======== Extracted data

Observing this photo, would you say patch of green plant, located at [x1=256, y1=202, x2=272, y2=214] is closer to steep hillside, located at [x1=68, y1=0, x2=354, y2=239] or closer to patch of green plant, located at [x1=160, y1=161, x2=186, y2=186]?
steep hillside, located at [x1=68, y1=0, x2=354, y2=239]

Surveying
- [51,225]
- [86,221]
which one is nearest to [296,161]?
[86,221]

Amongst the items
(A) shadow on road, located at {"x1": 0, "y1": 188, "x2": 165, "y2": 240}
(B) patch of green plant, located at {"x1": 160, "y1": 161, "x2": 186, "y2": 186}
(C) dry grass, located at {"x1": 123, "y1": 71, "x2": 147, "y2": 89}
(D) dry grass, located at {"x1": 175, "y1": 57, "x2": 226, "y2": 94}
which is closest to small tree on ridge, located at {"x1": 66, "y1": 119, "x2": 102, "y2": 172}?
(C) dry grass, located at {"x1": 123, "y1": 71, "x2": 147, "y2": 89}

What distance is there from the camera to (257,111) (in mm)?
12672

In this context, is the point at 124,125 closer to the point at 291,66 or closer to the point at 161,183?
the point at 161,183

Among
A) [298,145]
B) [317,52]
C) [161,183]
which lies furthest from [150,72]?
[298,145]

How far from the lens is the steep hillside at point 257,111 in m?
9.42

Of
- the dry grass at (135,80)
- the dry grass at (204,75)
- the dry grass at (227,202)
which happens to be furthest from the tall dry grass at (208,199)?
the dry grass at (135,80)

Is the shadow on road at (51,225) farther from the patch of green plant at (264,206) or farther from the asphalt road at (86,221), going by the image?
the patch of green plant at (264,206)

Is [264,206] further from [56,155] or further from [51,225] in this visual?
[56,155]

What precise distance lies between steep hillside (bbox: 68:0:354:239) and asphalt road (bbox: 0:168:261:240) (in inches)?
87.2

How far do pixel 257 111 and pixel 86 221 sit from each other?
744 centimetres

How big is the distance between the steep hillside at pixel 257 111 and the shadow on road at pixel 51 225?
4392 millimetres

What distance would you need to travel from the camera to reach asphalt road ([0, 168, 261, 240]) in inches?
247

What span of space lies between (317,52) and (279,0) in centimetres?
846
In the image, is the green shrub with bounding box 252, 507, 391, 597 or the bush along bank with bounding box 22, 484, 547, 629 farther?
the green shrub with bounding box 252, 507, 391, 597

================
======== Extracted data

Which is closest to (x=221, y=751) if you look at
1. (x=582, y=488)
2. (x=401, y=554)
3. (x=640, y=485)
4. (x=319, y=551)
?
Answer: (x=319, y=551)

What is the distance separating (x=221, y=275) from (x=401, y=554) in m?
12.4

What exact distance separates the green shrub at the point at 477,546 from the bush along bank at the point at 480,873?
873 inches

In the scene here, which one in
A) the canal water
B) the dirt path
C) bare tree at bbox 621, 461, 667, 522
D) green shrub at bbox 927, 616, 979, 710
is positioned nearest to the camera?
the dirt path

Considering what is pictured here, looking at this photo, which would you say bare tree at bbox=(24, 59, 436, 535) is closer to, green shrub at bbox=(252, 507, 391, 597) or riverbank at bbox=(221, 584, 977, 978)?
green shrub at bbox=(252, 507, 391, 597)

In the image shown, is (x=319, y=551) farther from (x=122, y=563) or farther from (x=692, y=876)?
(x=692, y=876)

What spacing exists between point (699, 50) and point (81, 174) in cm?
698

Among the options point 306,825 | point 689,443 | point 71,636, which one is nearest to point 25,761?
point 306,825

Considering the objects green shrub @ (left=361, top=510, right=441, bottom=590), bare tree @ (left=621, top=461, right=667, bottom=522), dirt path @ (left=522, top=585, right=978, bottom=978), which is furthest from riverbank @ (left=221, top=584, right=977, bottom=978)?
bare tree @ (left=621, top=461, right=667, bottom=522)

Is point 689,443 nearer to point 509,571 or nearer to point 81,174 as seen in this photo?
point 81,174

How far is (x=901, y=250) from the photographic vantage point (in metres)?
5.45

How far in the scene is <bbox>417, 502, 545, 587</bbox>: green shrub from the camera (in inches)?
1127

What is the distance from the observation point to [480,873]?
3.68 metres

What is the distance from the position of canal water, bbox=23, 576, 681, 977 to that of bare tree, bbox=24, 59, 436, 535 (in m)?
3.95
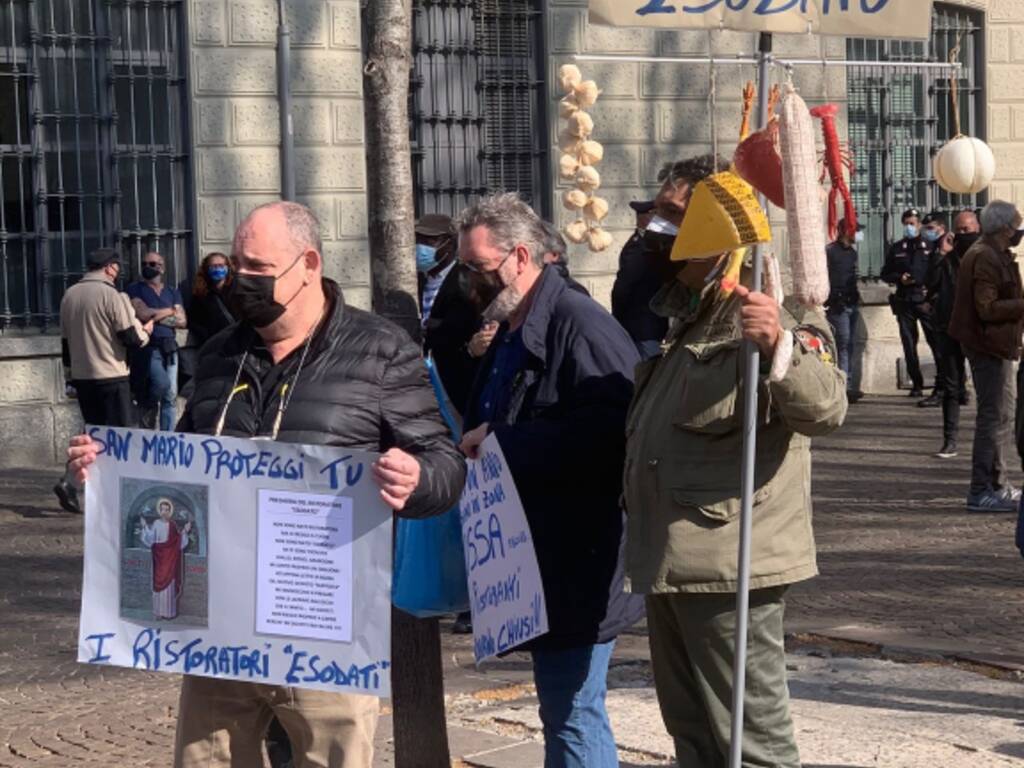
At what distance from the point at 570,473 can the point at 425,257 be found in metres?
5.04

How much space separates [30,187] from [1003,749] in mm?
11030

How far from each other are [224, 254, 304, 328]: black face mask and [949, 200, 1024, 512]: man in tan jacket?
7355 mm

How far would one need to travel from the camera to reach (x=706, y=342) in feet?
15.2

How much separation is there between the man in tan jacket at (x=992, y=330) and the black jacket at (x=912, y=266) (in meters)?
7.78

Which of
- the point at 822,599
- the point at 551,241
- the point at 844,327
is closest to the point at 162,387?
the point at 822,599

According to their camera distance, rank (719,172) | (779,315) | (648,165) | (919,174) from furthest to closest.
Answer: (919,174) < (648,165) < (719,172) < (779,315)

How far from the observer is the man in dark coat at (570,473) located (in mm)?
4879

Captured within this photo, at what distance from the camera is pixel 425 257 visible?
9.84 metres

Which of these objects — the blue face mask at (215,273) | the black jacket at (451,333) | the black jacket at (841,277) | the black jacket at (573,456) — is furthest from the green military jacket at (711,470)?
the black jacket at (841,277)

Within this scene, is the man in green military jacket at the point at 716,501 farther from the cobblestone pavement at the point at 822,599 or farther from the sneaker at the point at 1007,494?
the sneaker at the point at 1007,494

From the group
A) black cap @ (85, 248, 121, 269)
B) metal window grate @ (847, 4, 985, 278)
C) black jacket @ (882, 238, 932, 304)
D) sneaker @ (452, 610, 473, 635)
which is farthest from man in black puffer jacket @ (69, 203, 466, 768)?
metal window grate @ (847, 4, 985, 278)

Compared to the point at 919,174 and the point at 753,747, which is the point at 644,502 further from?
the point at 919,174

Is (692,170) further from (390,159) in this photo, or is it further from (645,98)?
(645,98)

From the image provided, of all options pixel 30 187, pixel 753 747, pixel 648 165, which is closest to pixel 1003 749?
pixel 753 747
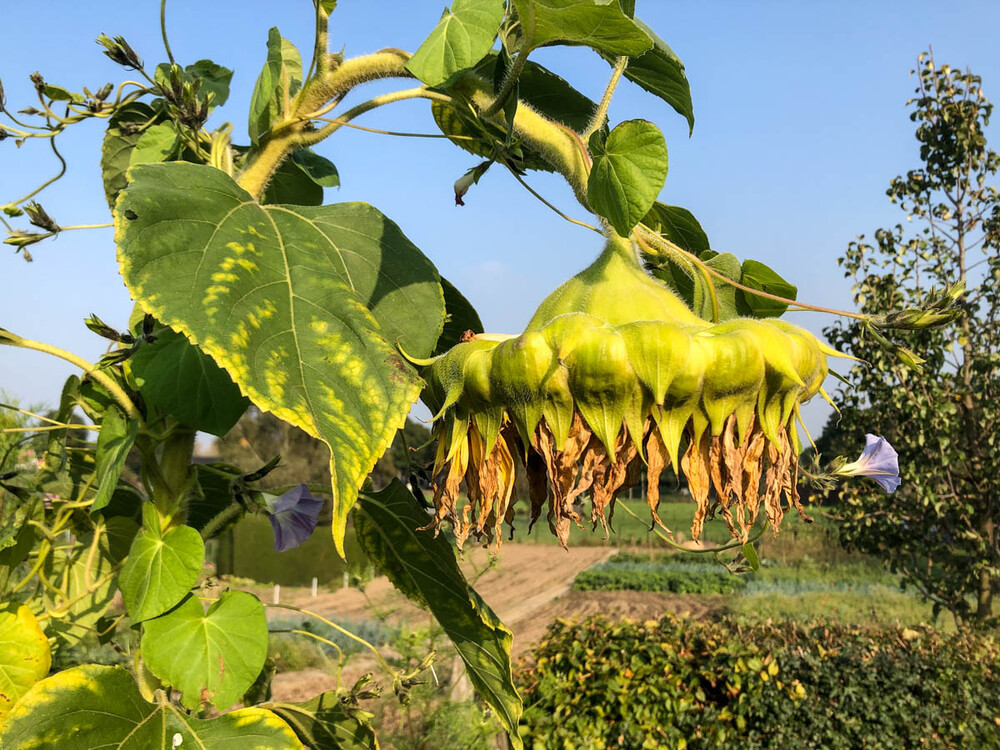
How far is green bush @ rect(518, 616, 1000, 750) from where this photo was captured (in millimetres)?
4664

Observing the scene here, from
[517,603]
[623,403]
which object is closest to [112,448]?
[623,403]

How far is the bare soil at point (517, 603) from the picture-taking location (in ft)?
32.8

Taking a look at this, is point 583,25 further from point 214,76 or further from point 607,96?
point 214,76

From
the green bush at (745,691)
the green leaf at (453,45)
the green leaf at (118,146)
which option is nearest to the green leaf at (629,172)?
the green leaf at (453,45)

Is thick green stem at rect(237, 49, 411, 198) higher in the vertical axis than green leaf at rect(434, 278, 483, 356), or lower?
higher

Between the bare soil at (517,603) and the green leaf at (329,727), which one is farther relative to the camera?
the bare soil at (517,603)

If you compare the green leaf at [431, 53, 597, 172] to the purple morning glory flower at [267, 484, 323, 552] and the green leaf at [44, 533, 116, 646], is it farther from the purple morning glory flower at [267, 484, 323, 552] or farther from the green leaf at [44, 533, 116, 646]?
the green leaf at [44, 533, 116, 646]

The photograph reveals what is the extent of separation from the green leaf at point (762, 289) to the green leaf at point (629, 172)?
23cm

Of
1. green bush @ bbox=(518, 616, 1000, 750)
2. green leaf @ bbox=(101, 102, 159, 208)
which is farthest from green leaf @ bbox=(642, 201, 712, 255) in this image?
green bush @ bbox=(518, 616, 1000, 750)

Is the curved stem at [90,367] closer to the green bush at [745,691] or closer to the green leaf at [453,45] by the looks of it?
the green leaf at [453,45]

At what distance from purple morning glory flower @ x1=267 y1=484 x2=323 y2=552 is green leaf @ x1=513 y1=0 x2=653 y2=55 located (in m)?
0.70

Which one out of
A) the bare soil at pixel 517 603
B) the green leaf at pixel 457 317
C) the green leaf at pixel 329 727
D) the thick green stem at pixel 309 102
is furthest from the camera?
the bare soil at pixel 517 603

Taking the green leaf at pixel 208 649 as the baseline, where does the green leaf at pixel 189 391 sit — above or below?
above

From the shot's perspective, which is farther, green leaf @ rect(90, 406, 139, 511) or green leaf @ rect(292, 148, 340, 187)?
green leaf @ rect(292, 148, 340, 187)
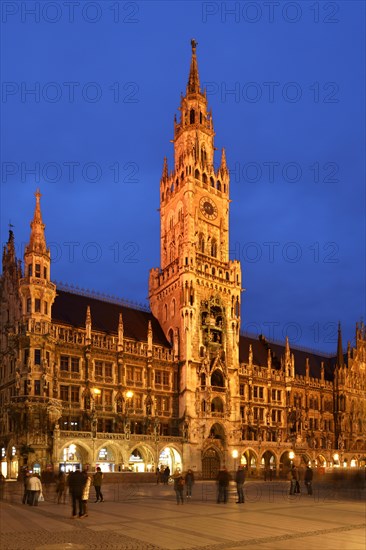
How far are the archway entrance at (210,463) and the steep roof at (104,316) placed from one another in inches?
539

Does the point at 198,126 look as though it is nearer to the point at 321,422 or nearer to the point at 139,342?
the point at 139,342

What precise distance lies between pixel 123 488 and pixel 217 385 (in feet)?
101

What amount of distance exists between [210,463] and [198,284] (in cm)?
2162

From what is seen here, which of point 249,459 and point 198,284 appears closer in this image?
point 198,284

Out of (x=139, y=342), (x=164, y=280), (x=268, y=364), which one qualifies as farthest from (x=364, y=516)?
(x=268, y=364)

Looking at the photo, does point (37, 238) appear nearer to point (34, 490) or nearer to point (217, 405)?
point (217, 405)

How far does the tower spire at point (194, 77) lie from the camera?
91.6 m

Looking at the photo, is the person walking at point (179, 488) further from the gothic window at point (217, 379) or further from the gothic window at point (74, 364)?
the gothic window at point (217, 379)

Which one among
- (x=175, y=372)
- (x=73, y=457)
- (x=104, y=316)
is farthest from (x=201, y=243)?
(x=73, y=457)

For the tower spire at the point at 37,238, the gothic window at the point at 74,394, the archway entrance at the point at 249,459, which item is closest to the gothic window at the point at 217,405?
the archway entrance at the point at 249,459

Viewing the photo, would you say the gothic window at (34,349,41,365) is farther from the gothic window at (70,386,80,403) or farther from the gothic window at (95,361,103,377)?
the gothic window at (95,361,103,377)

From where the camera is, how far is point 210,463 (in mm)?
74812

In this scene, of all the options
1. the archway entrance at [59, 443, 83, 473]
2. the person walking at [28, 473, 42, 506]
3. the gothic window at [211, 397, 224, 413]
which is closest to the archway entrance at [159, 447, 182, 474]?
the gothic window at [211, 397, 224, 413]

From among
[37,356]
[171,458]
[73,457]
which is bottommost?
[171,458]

================

## What is required
Find every line in the records above that contains the word "centimetres", and copy each of those lines.

## Result of the task
744 centimetres
What span of space lies between (317,52) and (279,0) in centimetres?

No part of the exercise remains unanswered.